Wed May 6, 2009 12:30PM6 comments ›
Wed May 6, 2009 — by Andrew Wheeler
Review: The League of Extraordinary Gentlemen: Century: 1910
Moore & O'Neill's metafictional romp plunges into the 20th century

By Alan Moore and Kevin O’Neill
Top Shelf, April 2009, $7.95
The usual rule in comics is that nothing with two or more colons in its title – not to mention two or more separate numbering schemes – is nothing but rubbishy hackwork, and should be avoided. In this, as in so much else, Alan Moore is the Great Exception, as his newest miniseries comes with a jaw-breaker of a title that sounds like a piece of summer crossover from a stranger and much more literary world than our own.
This volume begins the third major “League of Extraordinary Gentlemen” story – last year’s Black Dossier doesn’t quite count, for complicated Moorian reasons – and it continues with the survivors of the team from the first two stories (Mina Harker and a rejuvenated Alan Quatermain posing as his own son), augmented by several more fictional characters (Orlando, Raffles, Carnacki) to continue their work preserving England from obscure horrors, reporting in to the secret group headed by Mycroft Holmes.
There will be two more volumes in this story – each set in, and titled after, a different and widely spaced year in the last century – so 1910 is mostly set-up. Moore re-introduces the League and sets them to squabbling, since superteams must always fight among themselves. The battling is less ominous this time around: none of the team are as immediately dangerous as Mr. Hyde, nor as sneakily obnoxious as the invisible Mr.Griffin. (So we get Raffles’s sniffing attempts to maintain his requisite stiff upper lip in circumstances he never expected and Orlando engaging in high-quality mincing whenever the slightest opportunity arises, along with Mina’s usual Serious Girl act and very little from the increasingly colorless Alan.)
Elsewhere, on his mysterious island, the aged Captain Nemo is dying, and having an presumably long-standing argument with his young, nubile daughter Janni. She disagrees with whatever it is he says – the argument is all in Hindi (or in devnagari script, at least), so this reader was unable to discern the details – and runs away from home. Afterwards, it’s clear that the argument was about Janni taking over for Nemo after his death: he was in favor of it, but she was strongly opposed. She comes to London and gets a job washing up in a seedy portside tavern/hotel, where she is watched lecherously by the locals, and called Jenny Diver.
Meanwhile, the League goes chasing after the source of a dream Carnacki had – in which the thought-dead occultist Oliver Haddo cackles about his fiendish schemes – since they have the vague sense Haddo’s schemes will lead to some kind of armageddon, eventually. They attend a meeting of the Merlin Society, meet a man unstuck in time, and discover that Haddo is not only not dead, but quite powerful and leading a circle with nasty long-term plans, but don’t actually do much.

◆ **Given information**:
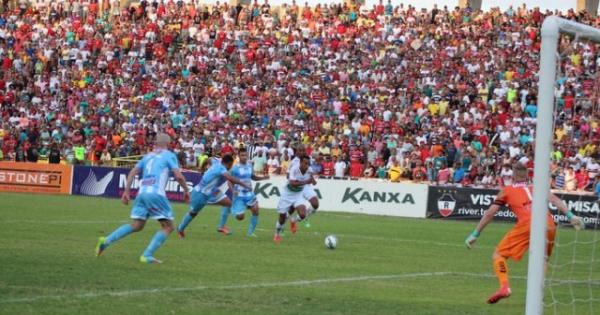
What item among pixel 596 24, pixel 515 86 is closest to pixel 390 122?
pixel 515 86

◆ **Directives**:
1. Check whether each of these statements agrees with the review of The League of Extraordinary Gentlemen: Century: 1910: (a) the volume costs $7.95, (b) the League reports to a secret group headed by Mycroft Holmes, and (c) Janni wanted to take over for Nemo after his death. Answer each with yes or no and the deciding words of the review, quoted exactly.
2. Return the part of the League of Extraordinary Gentlemen review that opens with the words containing "There will be" and closes with "increasingly colorless Alan.)".
3. Resume the review of The League of Extraordinary Gentlemen: Century: 1910 after its last sentence.

◆ **Final results**:
1.
(a) Yes: "Top Shelf, April 2009, $7.95"
(b) Yes: "reporting in to the secret group headed by Mycroft Holmes"
(c) No: "he was in favor of it, but she was strongly opposed"

2.
There will be two more volumes in this story – each set in, and titled after, a different and widely spaced year in the last century – so 1910 is mostly set-up. Moore re-introduces the League and sets them to squabbling, since superteams must always fight among themselves. The battling is less ominous this time around: none of the team are as immediately dangerous as Mr. Hyde, nor as sneakily obnoxious as the invisible Mr.Griffin. (So we get Raffles’s sniffing attempts to maintain his requisite stiff upper lip in circumstances he never expected and Orlando engaging in high-quality mincing whenever the slightest opportunity arises, along with Mina’s usual Serious Girl act and very little from the increasingly colorless Alan.)

3.
All the while, Janni’s story continues in parallel, narrated in Kurt Weill songs by Jack MacHeath and an older woman named Suki who frequents the establishment where Janni works. (I believe all of those songs are from The Threepenny Opera, which provides Moore with much of the plot for this volume.)
Eventually, Janni has what would be an origin for a superheroine, the two plots finally intersect, and things get interesting. (“Interesting” in the fake old-Chinese sense of extraordinarily dangerous and violent.) But then it all dies back down immediately, with a “this isn’t over” speech from Mina and a big song-and-dance number from MacHeath and Suki to close it all out – this is only the first third of a trilogy, after all.
At the end of 1910, some readers will inevitably wonder why Moore didn’t just adapt The Threepenny Opera to comics directly, if that was the story he wanted to tell. (Others may wonder why those characters are in London, or what a 1928 play has to do with the year 1910.) This reader wondered why Moore seems to treat MacHeath (a vicious multiple murderer whose only redeeming trait is his singing voice) as an admirable figure, and whether these seventy-odd pages will turn out to be merely prologue to the story in the next two volumes. 1910 is stylish and exciting, with great Kevin O’Neill vistas of terror and wonder, but it doesn’t really tell a whole story. It’s not the mess that Black Dossier was, but the self-indulgence meter is tending upward, especially the longer that Orlando is left to babble on. But this is meant to be the beginning of a story, so it would be churlish to complain that it is a beginning. I wonder how many of these elements will prove to be important in the next volume – set more than fifty years later, in 1968 – but, for that, we all will just have to wait and see.
Andrew Wheeler has been a publishing professional for nearly twenty years, with a long stint as a Senior Editor at the Science Fiction Book Club and a current position at John Wiley & Sons. He¹s been reading comics for longer than he cares to mention, and maintains a personal, mostly book-oriented blog at antickmusings.blogspot.com.
Publishers who would like to submit books for review should contact ComicMix through the usual channels or email Andrew Wheeler directly at acwheele (at) optonline (dot) net.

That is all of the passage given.